This past week I read a wonderful article by Casey Seidenberg who got down to the basics of healthy eating for kids. With increasing rates of obesity, diabetes, and eating disorders, I found her suggestions both heartfelt and made common sense that can sometimes be forgotten in our day-to-day hectic lives:

Food, especially unhealthful food, shouldn't be used as a reward. The common incentive used by parents "Eat your vegetables, so you can have dessert" clearly communicates to children that vegetables are to be avoided and desserts are to be desired.

Food should not be used as a punishment either. Taking away dessert as discipline teaches kids that dessert is the prize.

Labeling a food as "bad" can cause children to feel guilty or bad themselves when they eat it. Instead label unhealthful foods "sometimes foods," as they really are the foods we should eat only sometimes.

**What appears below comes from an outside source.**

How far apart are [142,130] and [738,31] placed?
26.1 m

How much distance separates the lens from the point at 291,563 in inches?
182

Unhealthful foods shouldn't be labeled "treats" either. Wouldn't it be great if our kids perceived a delicious ripe peach or a slice of summer watermelon as a treat?

A child forced to eat may not learn what it feels like to be hungry or full, or how to listen to his body. Sometimes kids are not hungry. That's okay. Don't then force them to eat five more bites.

Teaching children that a holiday or celebration is about spending time with friends, participating in a fun activity or being active together, instead of simply consuming a lot of food and drink, is an important message. When our kids are teenagers and win a sports championship, or when they are adults and receive a promotion, we hope they will understand that celebrating does not need to be focused on excessive consumption of food and drink.

It is best not to deny unhealthy foods, but rather keep them to a minimum. Kids can learn that some foods are better for nourishment and make you feel good. School gardens and kitchens where kids participate in cooking their food have come a long way to help in this regard; start doing these activities at home as well. When we learn our healthy eating habits at a young age, it is much easier to continue them as adults. Teaching kids healthy eating patterns lay the foundation for a healthier society!